**INSTRUCTION 1:**
Reproduce the entries word for word, starting with the line that contains "What item among" and going on through the end of the entries.

**EXCERPTED TEXT:**

● ● ● ●

This is a list of random things you might not know about The Story! Most of which might be implied and never officially explained.​



The Story takes place in the fictional town of GreenGrove. This is not mentioned until Season 4. They live in the United States and Colorado is mentioned, although the weather might stretch a bit due to the fact that it is a work of fiction.
Zack is always floating after Season 2. Always. Unless otherwise stated. He never walks, like ever.
Little Bangs are the police of The Story. They are dogs that look identical to FlamDawg, except they wear police outfits. They originated in Season 1 when FlamDawg donned a police outfit and called himself "Little Bang", giving out tickets to litterers. It was later discovered that there are billions of them with tons of different types - from Fire Bangs to No-Hack Bangs. Because of their various types, they are often used for battle like Pokemon. For those that don't know the reference, Little Bang was the name of an alien in Chibi-Robo!. I can't seem to find one of the better examples, but here is a picture from Chapter 18 of Season 2 when FlamDawg donned his Little Bang persona: [x]
"Mad Face" is a term used to describe someone with a very angry and dissatisfied expression. (ex. I took Amber's phone away. She now had Mad Face.)

● ● ● ●

Spatial relation data
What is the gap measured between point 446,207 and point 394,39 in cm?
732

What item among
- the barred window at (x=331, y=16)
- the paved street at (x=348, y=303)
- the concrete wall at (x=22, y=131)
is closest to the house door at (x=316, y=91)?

● ● ● ●

**INSTRUCTION 2:**
Write out the trivia list about The Story word for word, starting with "Little Bangs are" and going on through "had Mad Face.)".

**CORRECT OUTPUT 1:**
What item among
- the barred window at (x=331, y=16)
- the paved street at (x=348, y=303)
- the concrete wall at (x=22, y=131)
is closest to the house door at (x=316, y=91)?

**CORRECT OUTPUT 2:**
Little Bangs are the police of The Story. They are dogs that look identical to FlamDawg, except they wear police outfits. They originated in Season 1 when FlamDawg donned a police outfit and called himself "Little Bang", giving out tickets to litterers. It was later discovered that there are billions of them with tons of different types - from Fire Bangs to No-Hack Bangs. Because of their various types, they are often used for battle like Pokemon. For those that don't know the reference, Little Bang was the name of an alien in Chibi-Robo!. I can't seem to find one of the better examples, but here is a picture from Chapter 18 of Season 2 when FlamDawg donned his Little Bang persona: [x]
"Mad Face" is a term used to describe someone with a very angry and dissatisfied expression. (ex. I took Amber's phone away. She now had Mad Face.)